Daniel Borzutzky (Chicago, USA): Two Poems


See that immigrant freezing beneath the bridge: he needs a blanket.

See that Torah scroll from the 16th century: it sprawls on the floor like a deadbeat; the Jews need to wrap it in a schmatte.

The problem, you see, is “exposure.”

The poet forgot to shake off his penis and pee dripped on the manuscript that he submitted to the 2007 University of Iowa Poetry Prize.

The literary scholar took off his tie and lectured the class on the post-humanoid implications of the virtual cocktail.

He put a pistol on his desk and told the students he was going to kill himself if they didn’t do their homework.

Everything in his “worldview” was exposed.

The data-entry specialist imagined new forms for the senior administrator who was only a temporary carcass, an anti-poem: a budding literary movement that communed with master works by committing suicide while reading them.

The temporary carcass of the bureaucrat, dry as Vietnamese Jerky, called out for “gravy” as it “peppered” the eloquent field of syntax.

Abrupt exposure to ordinary language may result in seriously compromised intelligence, implied the carcass as he lipped the trembling lily which hid the police officer, who said: if you look at me one more time I’m going to zap you with my Taser gun.

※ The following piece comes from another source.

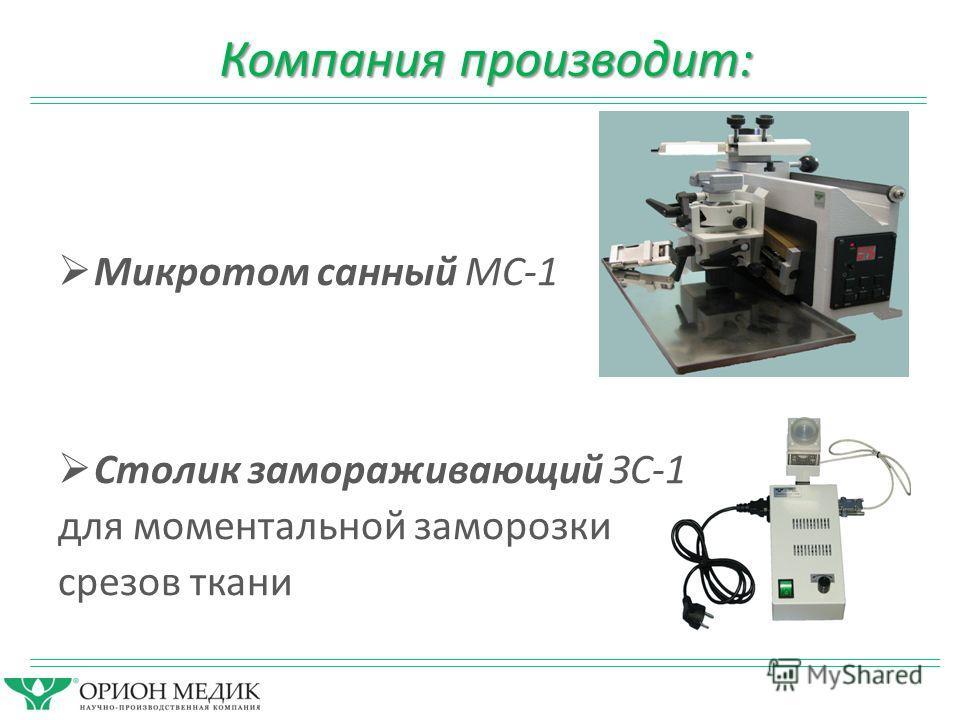 Микротом санный МС-1 Столик замораживающий ЗС-1 для моментальной заморозки срезов ткани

Abrupt exposure to gateway bureaucracy may result in apocalyptic equivocation, implied the carcass as he dreamed of nomadic man-eaters with a language all their own.

I liked the former “Language Poet” for the speech act he attached to the back of my book, which reminded me of Charles Olson on human growth hormones.

The problem, said the critic, remains one of imagination and its insistence on the distinction between thought and action.

“I let him touch my wooden leg,” she said, “and when I unscrewed it I was stuck legless in the hay.”

Which is to say that the detachable penis is was and has always been compatible with family values.

“He was a seriously hardworking boy with a fetish for glass eyes and wooden legs,” she said, “and I really really loved him.”

The poetry era reached its nadir as the housing market plummeted, said the professor, as he repeated for the umpteenth time the anecdote about the boy who met an underwater woman as old as the hills.

“Does Poetry live here,” he asked. “Poetry lives here,” she replied, “but he will chop you up and kill you, and then he’ll cook you and eat you.”

My ideal reader has neither a name, a body, nor an online profile.

Which is not to say that I am not concerned with customer satisfaction.

Dear Reader, Because we value your input, please take a moment of your busy time to answer the following question, which will greatly assist us in our mission to produce cultural artifacts that will further meet your aesthetic and spiritual needs.

Which of these statements most accurately reflect your feelings about the writing you have just read:

a) This is a splendid poem, distinguished by the clarity of its thought, the force of its argument, and the eloquence of its expression.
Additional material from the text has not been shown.